Writers on Reading. Part Three, Archana Pidathala
Five Morsels of Love is a collection of heirloom recipes from Andhra Pradesh, written by Archana Pidathala who found inspiration in her grandmother, author G Nirmala Reddy’s self-published cookbook ‘Vanita Vanṭakālu’ written in 1974. From minced meat with green peas to raw plantain cutlets, Five Morsels…puts together complex and layered recipes with a delightful simplicity. In this edition of Writers on Reading we asked Archana a few questions about her work, her snacking habits and of course, the books she loves to read.
Which was the first cookbook you ever read and the first recipe you tried from it?

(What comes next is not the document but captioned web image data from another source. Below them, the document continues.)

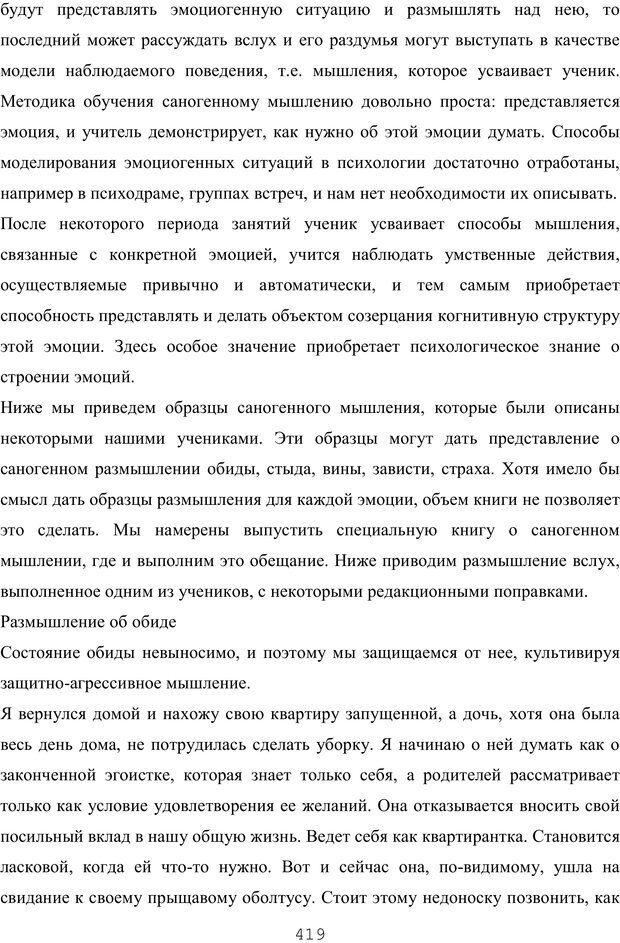 PDF. Восхождение к индивидуальности. Орлов Ю. М. Страница 418. Читать онлайн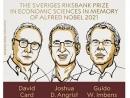 Израильский профессор получил Нобелевскую премию по экономике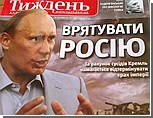 Киевские СМИ: Кремль за счет Украины хочет отсрочить крах империи
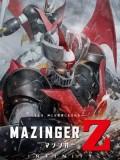 ct1310 : หนังการ์ตูน Mazinger Z: Infinity มาชินก้า Z: อินฟินิตี้ สงครามหุ่นเหล็กพิฆาต DVD 1 แผ่น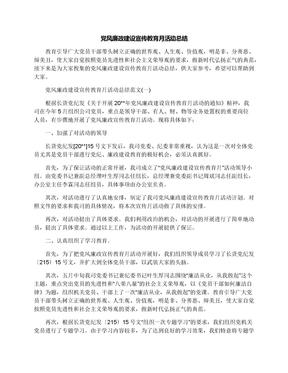 党风廉政建设宣传教育月活动总结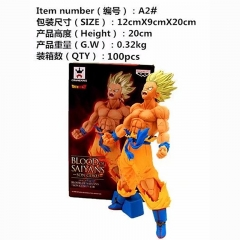 Dragon Ball Z Son Goku Super Saiyan Cartoon PVC Anime Figure Toys 20cm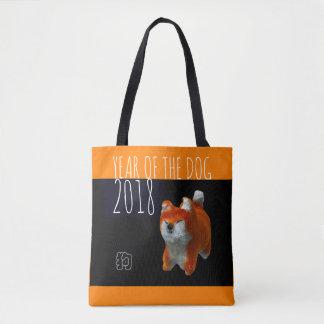 Poursuivez le sac fourre-tout 2018 à art numérique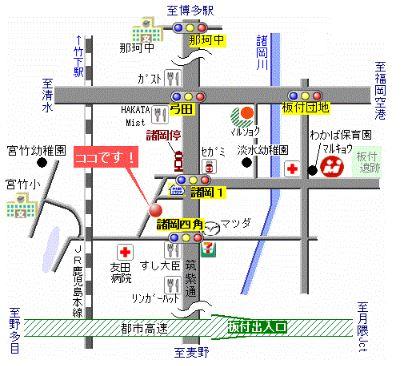 プレジデント正弥博多 / 301号室その他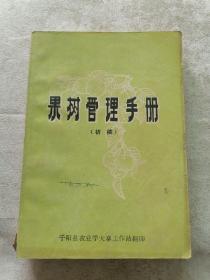 果树管理手册(初稿)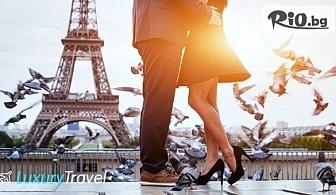 Самолетна екскурзия до Париж през Февруари и Март ! 3 или 4 нощувки + летищни такси и багаж, от Луксъри Травел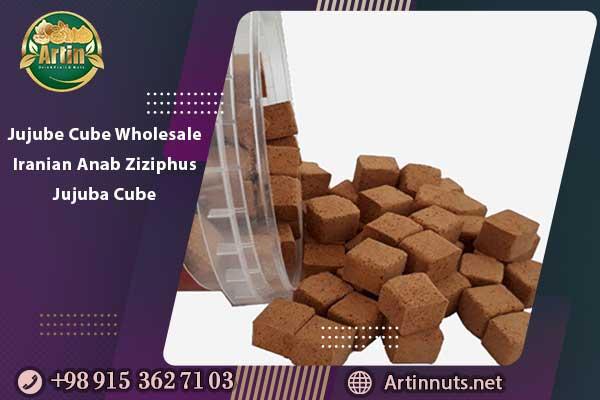 Jujube Cube Wholesale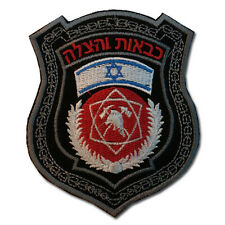 Israeli Firefighter Department Rescue Services Customs Uniform Arm sleeve patch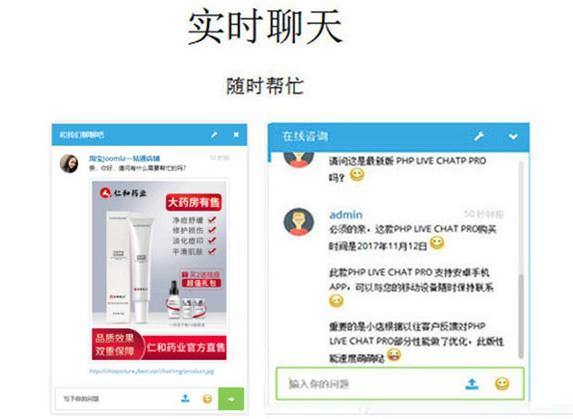 """020新版在线客服系统源码:支付app+h5+微信公众号+小程序客服程序"""""""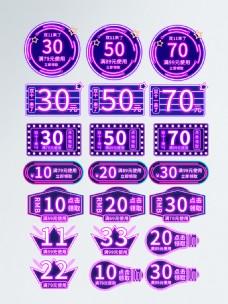 双11双十一霓虹灯风电商装修优惠券模板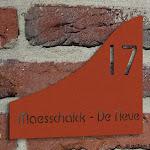 Naamplaat-NPL6-Corten-muur.jpg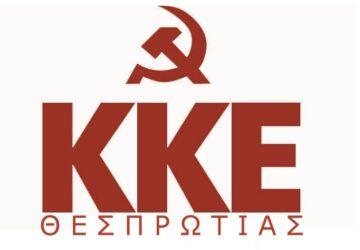 kke-thesprotias-360x250.jpg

I have only been collecting cookbooks for the past few years. The first cookbook I ever read and which still is a favourite is Jerusalem by Yotam Ottolenghi and Sami Tamimi. The first recipe I tried from the book is for a basic hummus which is creamy, rich and just perfect. The trick is to add baking soda while cooking the chickpeas and then use iced water while blending the chickpeas, just the last five minutes.
As a reader what do you look for in a book of recipes? And as a writer what have you attempted to consciously include in your book to make it convenient and useful?

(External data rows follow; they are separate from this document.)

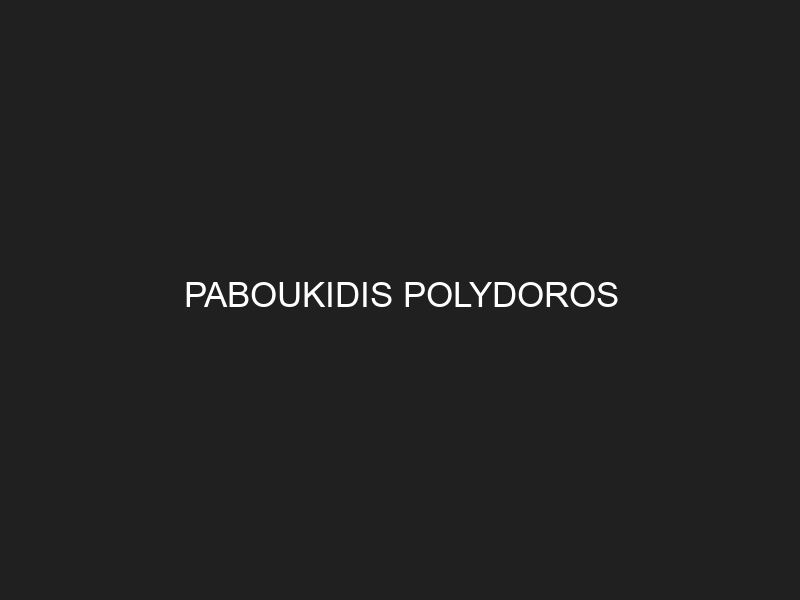 PABOUKIDIS POLYDOROS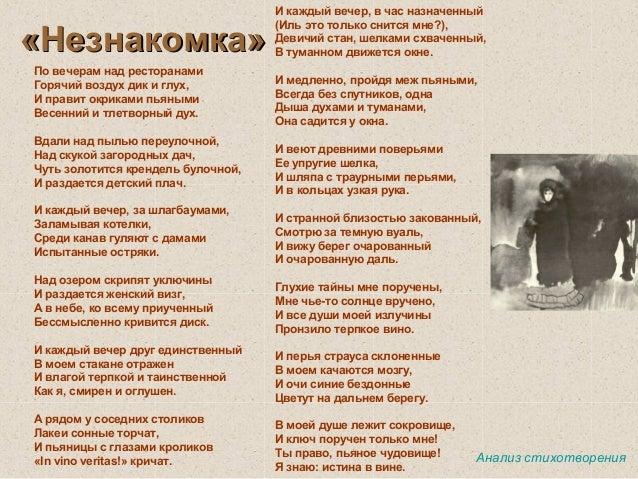 Стих Незнакомка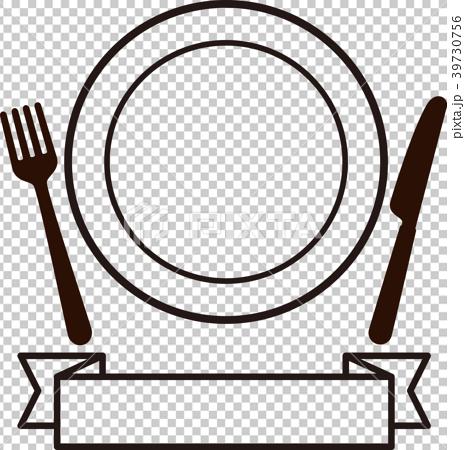 皿とナイフ、フォーク 39730756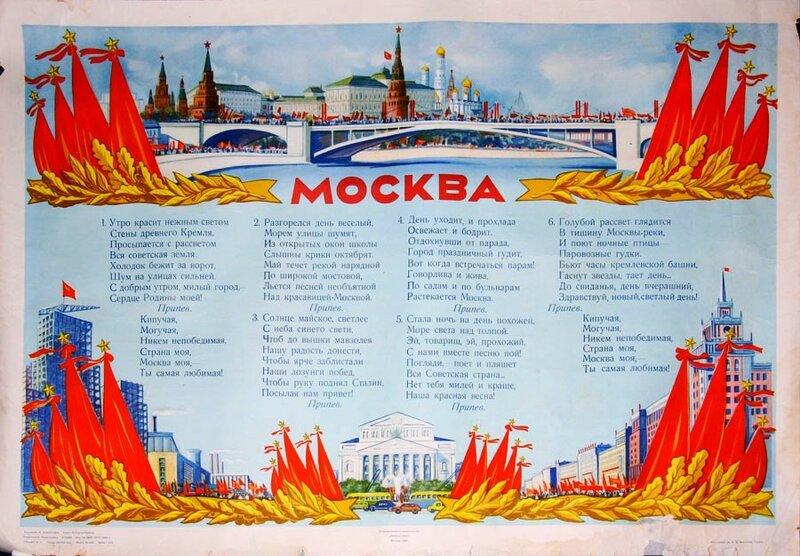 Москва, В.Лебедев-Кумач, стихи о Москве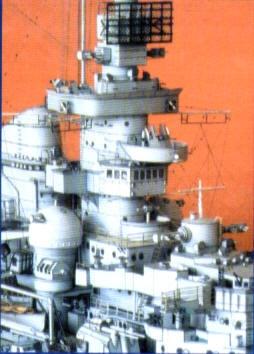 """Тяжелый крейсер """"Prinz Eugen"""""""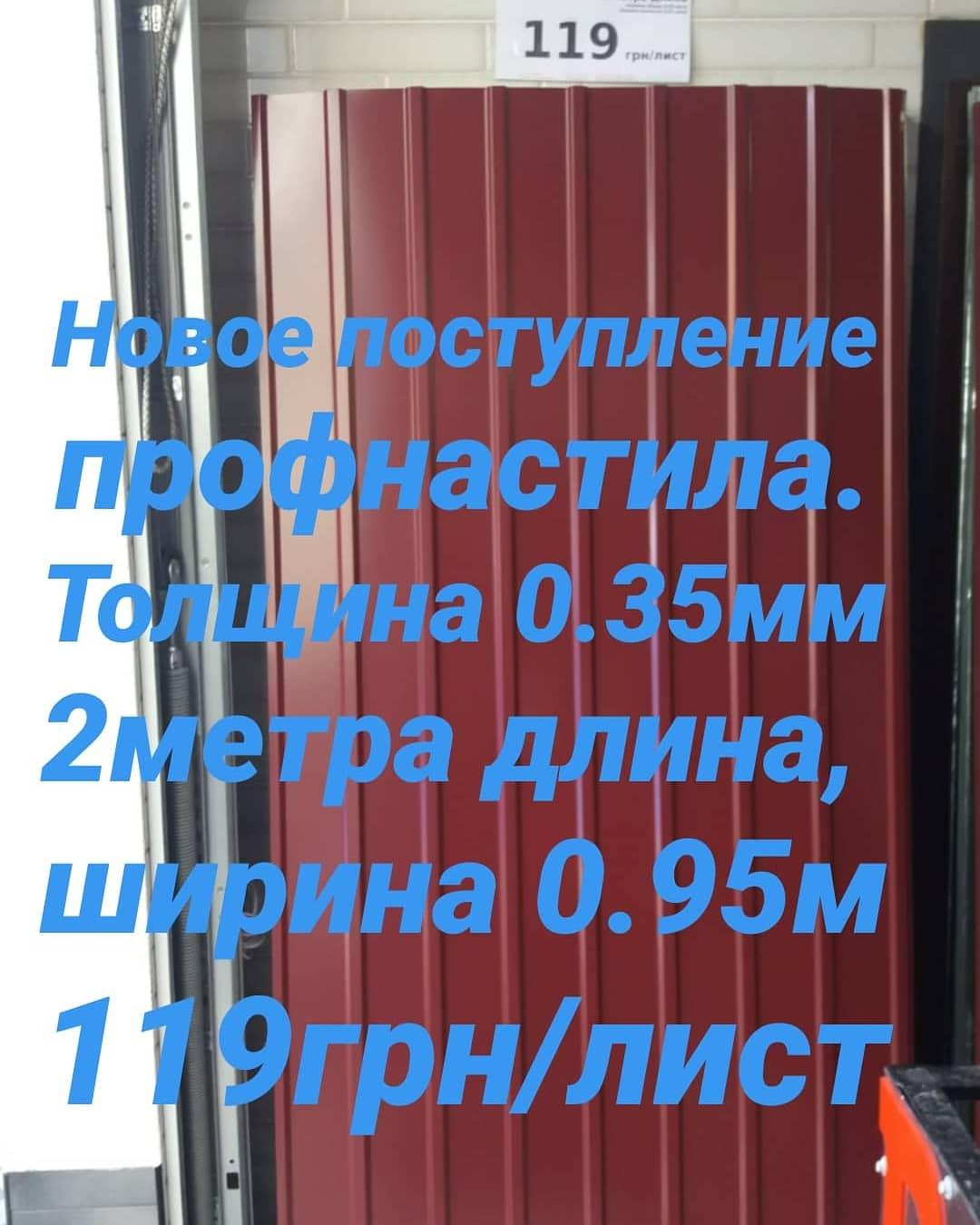 IMG_20200302_121600_024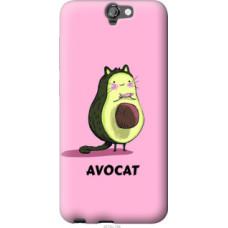 Чехол на HTC One A9 Avocat (4270u-156)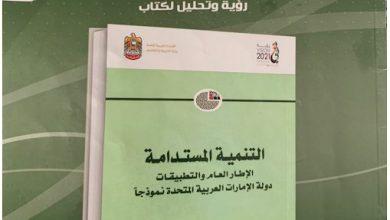 Photo of صف عاشر فصل ثاني حلول كتاب مادة الدراسات الاجتماعية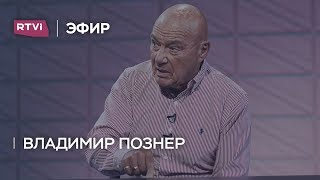 Владимир Познер: «Метод правления с помощью страха применялся в России всегда»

I look for writing that sounds like good literature. I also look for recipes that are well-researched, unique and fun and full of interesting flavour combinations.
All the recipes in my book are tested at least three times. As a writer I have attempted to give simple and clear instructions with precise ingredient quantities, exact cooking times and enough sensory cues. I also tried to recreate my grandmother’s voice in the kitchen - a voice that is warm and reassuring and can make one feel confident to cook.
When did you know you wanted to be a writer?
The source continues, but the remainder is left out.